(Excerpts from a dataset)
*** Block opens ***

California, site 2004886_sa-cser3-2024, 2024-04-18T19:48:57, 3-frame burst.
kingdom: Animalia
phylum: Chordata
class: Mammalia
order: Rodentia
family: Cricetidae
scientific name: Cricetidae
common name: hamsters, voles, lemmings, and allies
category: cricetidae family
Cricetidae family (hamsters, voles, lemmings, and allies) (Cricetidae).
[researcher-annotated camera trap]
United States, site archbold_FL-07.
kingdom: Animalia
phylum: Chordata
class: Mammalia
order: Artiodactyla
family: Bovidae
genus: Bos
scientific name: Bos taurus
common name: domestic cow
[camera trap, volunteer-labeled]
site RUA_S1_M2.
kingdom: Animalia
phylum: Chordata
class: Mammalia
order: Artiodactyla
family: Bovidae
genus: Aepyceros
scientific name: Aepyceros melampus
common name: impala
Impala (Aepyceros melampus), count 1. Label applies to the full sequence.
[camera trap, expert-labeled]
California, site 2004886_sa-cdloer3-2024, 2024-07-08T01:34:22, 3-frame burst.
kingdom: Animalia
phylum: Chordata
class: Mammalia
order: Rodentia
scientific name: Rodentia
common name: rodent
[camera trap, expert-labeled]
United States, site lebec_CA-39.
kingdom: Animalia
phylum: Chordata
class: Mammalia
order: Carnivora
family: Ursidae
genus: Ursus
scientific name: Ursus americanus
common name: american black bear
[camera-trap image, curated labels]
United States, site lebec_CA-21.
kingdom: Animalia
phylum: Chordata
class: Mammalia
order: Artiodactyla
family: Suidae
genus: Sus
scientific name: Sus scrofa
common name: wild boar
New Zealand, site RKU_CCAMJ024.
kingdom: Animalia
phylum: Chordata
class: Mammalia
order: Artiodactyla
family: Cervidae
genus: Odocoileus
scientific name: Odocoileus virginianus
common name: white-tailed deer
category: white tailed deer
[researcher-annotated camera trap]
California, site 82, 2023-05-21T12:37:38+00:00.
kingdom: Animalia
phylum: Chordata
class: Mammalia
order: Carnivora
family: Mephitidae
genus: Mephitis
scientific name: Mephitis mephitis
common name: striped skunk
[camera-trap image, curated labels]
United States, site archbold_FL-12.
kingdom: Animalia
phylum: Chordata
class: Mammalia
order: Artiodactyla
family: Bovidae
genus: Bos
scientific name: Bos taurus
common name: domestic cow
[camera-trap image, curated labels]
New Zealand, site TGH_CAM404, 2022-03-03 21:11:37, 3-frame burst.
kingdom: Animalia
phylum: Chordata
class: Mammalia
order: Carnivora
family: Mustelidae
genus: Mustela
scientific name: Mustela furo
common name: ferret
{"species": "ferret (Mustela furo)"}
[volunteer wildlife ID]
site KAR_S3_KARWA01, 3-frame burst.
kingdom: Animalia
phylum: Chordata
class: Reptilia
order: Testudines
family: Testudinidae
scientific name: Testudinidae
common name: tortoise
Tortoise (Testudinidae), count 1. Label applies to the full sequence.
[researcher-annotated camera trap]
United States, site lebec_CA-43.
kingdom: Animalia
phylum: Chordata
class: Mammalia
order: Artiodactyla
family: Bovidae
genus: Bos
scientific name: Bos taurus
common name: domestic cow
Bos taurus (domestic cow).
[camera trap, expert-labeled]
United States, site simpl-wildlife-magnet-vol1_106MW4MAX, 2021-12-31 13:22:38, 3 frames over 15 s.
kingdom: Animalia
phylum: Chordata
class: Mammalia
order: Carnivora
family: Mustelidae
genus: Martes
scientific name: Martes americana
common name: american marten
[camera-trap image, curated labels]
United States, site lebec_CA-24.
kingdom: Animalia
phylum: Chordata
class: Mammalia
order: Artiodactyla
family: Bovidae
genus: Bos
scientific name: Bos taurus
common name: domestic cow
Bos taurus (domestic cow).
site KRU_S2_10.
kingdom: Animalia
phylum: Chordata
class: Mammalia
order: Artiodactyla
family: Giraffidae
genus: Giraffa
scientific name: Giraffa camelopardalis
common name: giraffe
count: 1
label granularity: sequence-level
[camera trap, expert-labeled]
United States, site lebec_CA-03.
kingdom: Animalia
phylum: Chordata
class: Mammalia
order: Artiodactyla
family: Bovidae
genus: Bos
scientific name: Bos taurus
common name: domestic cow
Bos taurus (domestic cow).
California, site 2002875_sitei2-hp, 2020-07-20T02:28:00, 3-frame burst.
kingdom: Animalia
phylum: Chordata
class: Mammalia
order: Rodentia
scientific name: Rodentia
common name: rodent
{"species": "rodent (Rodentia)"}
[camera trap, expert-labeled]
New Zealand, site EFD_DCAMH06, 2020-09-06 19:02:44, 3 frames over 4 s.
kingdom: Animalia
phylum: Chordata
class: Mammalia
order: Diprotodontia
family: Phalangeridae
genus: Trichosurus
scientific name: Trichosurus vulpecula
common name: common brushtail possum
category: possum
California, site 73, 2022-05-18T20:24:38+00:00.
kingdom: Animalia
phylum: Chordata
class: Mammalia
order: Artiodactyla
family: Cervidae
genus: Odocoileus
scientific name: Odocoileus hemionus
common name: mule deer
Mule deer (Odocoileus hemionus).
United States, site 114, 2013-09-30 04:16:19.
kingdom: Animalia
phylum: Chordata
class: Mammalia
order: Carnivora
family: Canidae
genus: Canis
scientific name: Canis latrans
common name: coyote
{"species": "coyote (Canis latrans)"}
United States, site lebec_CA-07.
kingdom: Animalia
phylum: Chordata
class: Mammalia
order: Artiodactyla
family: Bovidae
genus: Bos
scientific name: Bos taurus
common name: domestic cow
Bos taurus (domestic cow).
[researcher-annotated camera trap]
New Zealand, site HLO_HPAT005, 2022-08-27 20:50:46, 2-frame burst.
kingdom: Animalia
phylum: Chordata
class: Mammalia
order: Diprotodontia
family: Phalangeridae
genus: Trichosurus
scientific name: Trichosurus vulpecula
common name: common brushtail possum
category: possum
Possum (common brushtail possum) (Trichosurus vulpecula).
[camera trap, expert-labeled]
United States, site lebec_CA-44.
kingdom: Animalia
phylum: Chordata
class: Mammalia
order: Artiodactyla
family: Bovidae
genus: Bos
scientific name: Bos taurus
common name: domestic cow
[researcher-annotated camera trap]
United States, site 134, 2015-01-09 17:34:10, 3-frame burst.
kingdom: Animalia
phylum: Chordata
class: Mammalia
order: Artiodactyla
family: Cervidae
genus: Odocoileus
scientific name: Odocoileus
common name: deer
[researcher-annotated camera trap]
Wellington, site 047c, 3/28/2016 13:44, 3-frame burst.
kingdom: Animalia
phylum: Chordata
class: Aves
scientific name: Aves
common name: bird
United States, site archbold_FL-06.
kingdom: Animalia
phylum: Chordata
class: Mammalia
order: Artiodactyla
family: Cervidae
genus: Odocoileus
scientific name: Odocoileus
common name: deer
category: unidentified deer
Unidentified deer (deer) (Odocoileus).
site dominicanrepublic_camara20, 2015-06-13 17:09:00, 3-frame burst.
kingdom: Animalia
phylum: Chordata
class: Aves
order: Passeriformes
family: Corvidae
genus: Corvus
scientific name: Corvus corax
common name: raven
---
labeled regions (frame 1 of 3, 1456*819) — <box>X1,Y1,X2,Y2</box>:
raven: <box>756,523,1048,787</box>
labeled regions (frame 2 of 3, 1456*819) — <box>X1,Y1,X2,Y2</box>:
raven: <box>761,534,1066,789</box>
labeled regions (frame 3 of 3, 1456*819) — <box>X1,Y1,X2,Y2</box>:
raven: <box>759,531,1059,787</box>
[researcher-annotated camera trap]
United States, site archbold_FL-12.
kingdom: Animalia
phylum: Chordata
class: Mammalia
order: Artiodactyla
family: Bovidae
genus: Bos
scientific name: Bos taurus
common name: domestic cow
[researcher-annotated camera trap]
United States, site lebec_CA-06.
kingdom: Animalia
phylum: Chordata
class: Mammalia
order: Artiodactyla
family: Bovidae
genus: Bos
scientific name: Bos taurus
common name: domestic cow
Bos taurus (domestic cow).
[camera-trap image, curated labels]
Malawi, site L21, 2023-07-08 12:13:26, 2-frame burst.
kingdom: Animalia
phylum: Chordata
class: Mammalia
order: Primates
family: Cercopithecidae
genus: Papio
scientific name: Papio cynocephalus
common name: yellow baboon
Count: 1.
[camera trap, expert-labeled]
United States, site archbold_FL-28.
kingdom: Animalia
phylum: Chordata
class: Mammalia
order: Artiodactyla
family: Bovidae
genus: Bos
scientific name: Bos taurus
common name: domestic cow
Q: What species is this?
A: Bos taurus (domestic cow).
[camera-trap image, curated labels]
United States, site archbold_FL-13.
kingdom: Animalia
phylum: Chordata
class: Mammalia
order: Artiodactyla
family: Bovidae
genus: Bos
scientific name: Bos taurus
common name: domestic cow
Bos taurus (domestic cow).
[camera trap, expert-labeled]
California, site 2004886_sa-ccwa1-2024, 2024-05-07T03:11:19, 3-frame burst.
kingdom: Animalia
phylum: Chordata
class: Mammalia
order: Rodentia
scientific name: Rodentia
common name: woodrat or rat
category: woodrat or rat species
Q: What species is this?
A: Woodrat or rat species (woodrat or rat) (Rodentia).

*** Block closes ***

EXERCISE DESCRIPTION: Emit an exact copy of the lines spanning the start of the records to the line containing "common name: hamsters, voles, lemmings, and", inclusive, and no other output.

EXPECTED ANSWER:
California, site 2004886_sa-cser3-2024, 2024-04-18T19:48:57, 3-frame burst.
kingdom: Animalia
phylum: Chordata
class: Mammalia
order: Rodentia
family: Cricetidae
scientific name: Cricetidae
common name: hamsters, voles, lemmings, and allies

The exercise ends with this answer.